Nunc tibi captivos mittet Germania crines, 

Culta Triumphatae munere gentis eris.

Maintenant tout le Germain 

Fait Romain 

T' envoyera ses cheveux, 

Aux despens de ce pays 

Nouveau pris, 

Cointe seras si tu veux.

Mais dont peut estre provenu que nos predecesseurs passans plus outre denoterent en ce mot de tondre une maniere de peine? François de Villon ce bon fripon en ses Repuës franches parlant du temps qu' il alla à Paris.

Pource que chacun maintenoit 

Que c' estoit la ville du monde, 

Qui plus de monde soustenoit, 

Et où maint estranger abonde, 

Pour la grand science profonde 

Renommee en icelle ville, 

Je partis & veux qu' on me tonde,

S' à l' entree avois croix, ou pille.

== == ==

*Travail à réaliser*:
A. Selon le passage sur le mot « tondre », dans quelle œuvre François Villon parle-t-il du temps où il alla à Paris ?
B. Poursuivez le passage sur le mot « tondre » à partir de sa dernière phrase.

== == ==

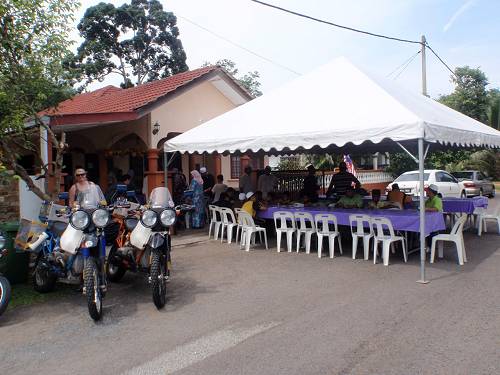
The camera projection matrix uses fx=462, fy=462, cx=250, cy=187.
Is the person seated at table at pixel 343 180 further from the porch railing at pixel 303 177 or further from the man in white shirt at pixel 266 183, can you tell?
the porch railing at pixel 303 177

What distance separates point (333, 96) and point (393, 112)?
1.82 metres

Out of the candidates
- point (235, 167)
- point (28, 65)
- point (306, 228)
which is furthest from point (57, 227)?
point (235, 167)

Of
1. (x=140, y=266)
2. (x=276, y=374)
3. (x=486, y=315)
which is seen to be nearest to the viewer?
(x=276, y=374)

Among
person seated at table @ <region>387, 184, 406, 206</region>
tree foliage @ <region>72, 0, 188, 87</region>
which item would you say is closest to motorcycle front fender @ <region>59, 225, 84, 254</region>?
person seated at table @ <region>387, 184, 406, 206</region>

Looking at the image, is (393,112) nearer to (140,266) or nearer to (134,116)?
(140,266)

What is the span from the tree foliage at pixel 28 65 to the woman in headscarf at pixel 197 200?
197 inches

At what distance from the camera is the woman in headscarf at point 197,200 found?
12.1 meters

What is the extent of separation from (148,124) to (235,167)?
5.09 m

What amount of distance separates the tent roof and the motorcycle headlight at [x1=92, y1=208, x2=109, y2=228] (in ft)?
14.1

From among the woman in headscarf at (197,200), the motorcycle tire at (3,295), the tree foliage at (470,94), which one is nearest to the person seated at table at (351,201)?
the woman in headscarf at (197,200)

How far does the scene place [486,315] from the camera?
5.02 meters

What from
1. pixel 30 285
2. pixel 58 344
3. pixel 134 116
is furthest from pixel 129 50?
pixel 58 344

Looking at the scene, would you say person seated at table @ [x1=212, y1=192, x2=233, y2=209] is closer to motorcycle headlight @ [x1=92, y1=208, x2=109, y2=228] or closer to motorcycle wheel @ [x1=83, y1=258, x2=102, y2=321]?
motorcycle headlight @ [x1=92, y1=208, x2=109, y2=228]

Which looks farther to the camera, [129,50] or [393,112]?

== == ==

*Réponses*:
A. Dans ses Repuës franches.

B.
Et moy-mesme en ma jeunesse ay veu ce Proverbe fort familierement tomber en nos bouches: maintenant que nous ne nourrissons plus les longs cheveux, on se mocqueroit de celuy qui en useroit. Car nous souhaiterions une peine que nous tournons à honneur. Et certes il ne faut point faire de doute que ce fut anciennement une remarque de peine. Dedans le troisiesme livre des loix de Charlemagne, article 9. De conspirationibus quicunque facere praesumpserunt, & sacramento quamcunque conspirationem firmaverunt, ut triplici ratione iudicentur, Primò ut ubicunque aliquod malum per hoc perpetratum fuit, authores facti interficiantur: Adiutores verò eorum singuli alter ab altero flagellentur, & nares sibi invicem procidant, ubi verò nihil mali perpetratum, similiter quidam inter se flagellentur, & capillos sibi invicem tondeant. C' estoit que celuy qui estoit d' une conjuration, si elle estoit arrivee à quelque effect, devoit estre puny de mort, & ses complices condamnez à s' entrefoüeter, & couper les nez les uns aux autres: Et s' il n' y avoit eu que la simple conjuration, sans passer plus outre, encores se devoient ils fustiger, & couper les cheveux les uns aux autres. Et au 4. livre, art. 17. Qui Epistolam nostram quocunque modo despexerit, iussu nostro ad palatium veniat, & iuxta voluntatem nostram, congruam stultitiiae castigationem accipiat. Et si homo liber aut ministerialis comitis hoc fecerit, honorem qualemcunque, sive beneficium amittat, & si servus, nudus ad palum vapulet, & caput ei tondeatur. En l' un & l' autre article avec le fouët on ordonne l' abatis des cheveux, comme peine extraordinaire. Quelques uns disent que soubs ce mot de tondre on entendoit rendre Moine. Qui est une inepte explication. Parce que les esclaves ne pouvoient en France estre rendus Moynes.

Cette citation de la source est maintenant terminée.